If you ever find yourself driving northwest on San Dieguito Road just past Camino Del Sur in the Black Mountain Ranch neighborhood, take a gander up and to the left. You’ll see an adobe-style house with peculiar tiny second-story windows. “Looks like Irving Gill designed a prison,” says one local wag who knows her architectural history.
But this house isn’t designed to keep people in. In fact, it’s designed to keep people out. There’s an imposing fence around it, and you’ll get hustled away by security for the Santaluz gated community if you park nearby and try to peer at the house through binoculars. (Never mind how I know this.)
So is some fancy-pants millionaire living there in isolation, peering peevishly at the traffic on the road below? Nope. As the multicolored hazardous-material warning sign on the front gate suggests, this building isn’t exactly the healthiest place to hide from prying eyes.
And since this is Santaluz, there really should be a golf cart out front. There isn’t.
Turns out that this house isn’t a home at all.
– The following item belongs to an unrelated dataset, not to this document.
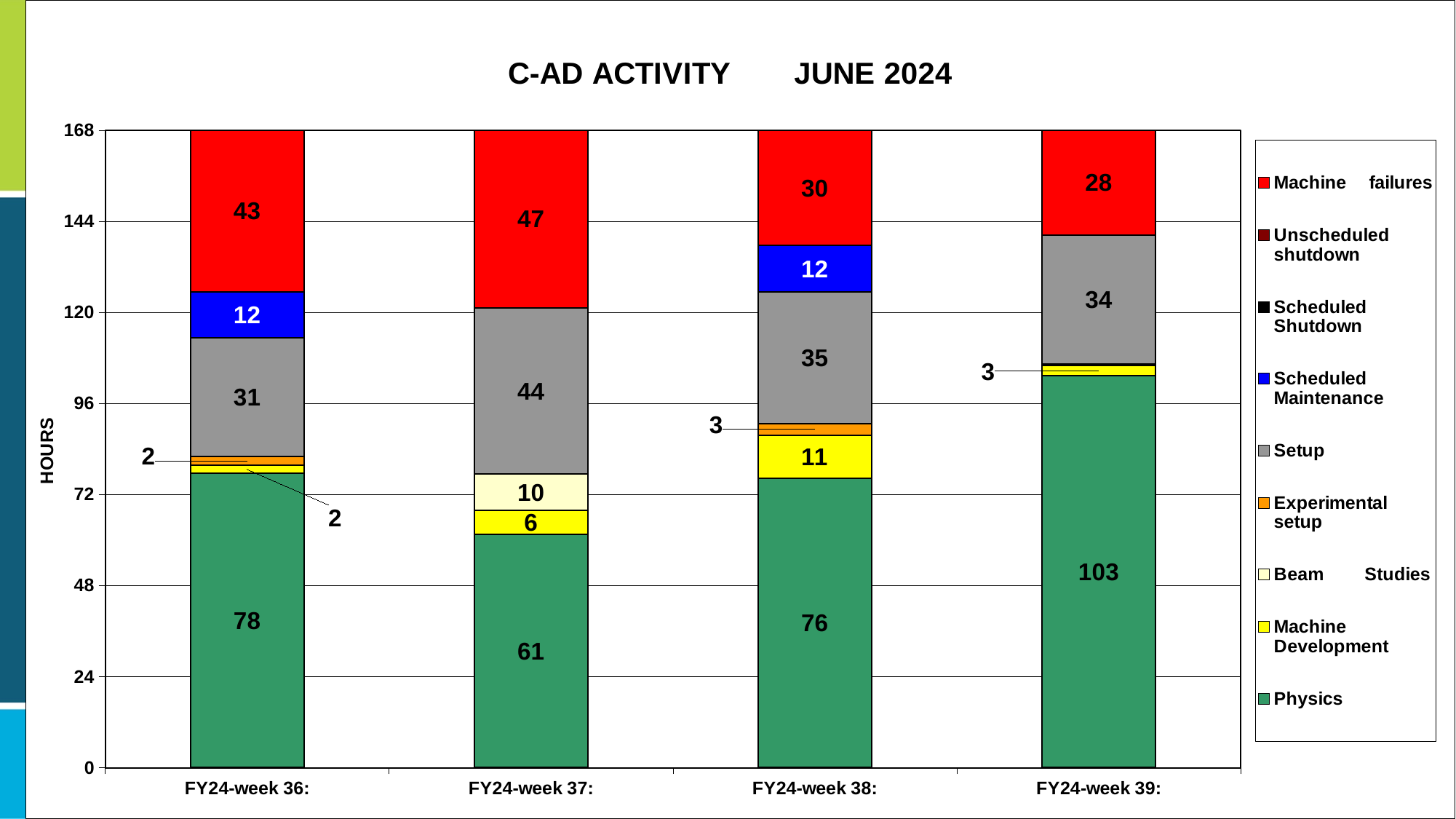
What is the difference between the Machine failures values for FY24-week 37 and FY24-week 39? 19 How many weeks (categories) are plotted along the x axis? 4 What is the Beam Studies value for FY24-week 37? 10 How many series does the legend list? 9 Do the Machine failures values rise or fall from FY24-week 37 to FY24-week 39? Fall Which week has the lowest Physics value? FY24-week 37 What is the Machine failures value for FY24-week 37? 47 Which week has the highest Physics value? FY24-week 39 What kind of chart is shown on the slide? Stacked bar chart Which week has the larger Setup value, FY24-week 37 or FY24-week 38? FY24-week 37 What is the total of the stacked bar for FY24-week 37? 168 How many Physics hours are shown for FY24-week 39? 103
It’s entirely bogus, a front to hide cellular antennas that serve an area where cell reception had previously been tricky.
A reader alerted me to the house’s existence after I reported that the strange structure now being constructed in North Park next to the 805 freeway is a fake “water tower” that will house cellular equipment.
According to a 2014 application by Verizon to the city, the 1,568-square-foot “faux house” in Black Mountain Ranch is designed to hide 15 panel antennas, a 2-foot-diameter microwave dish (in the chimney!), an emergency generator with a 210-gallon diesel fuel tank and other equipment.
The design, as a planning consultant told a community planning group, is “fauxdobe” – fake adobe. The house, it seems, is fake in more ways than one. On the bright side, you couldn’t ask for quieter neighbors.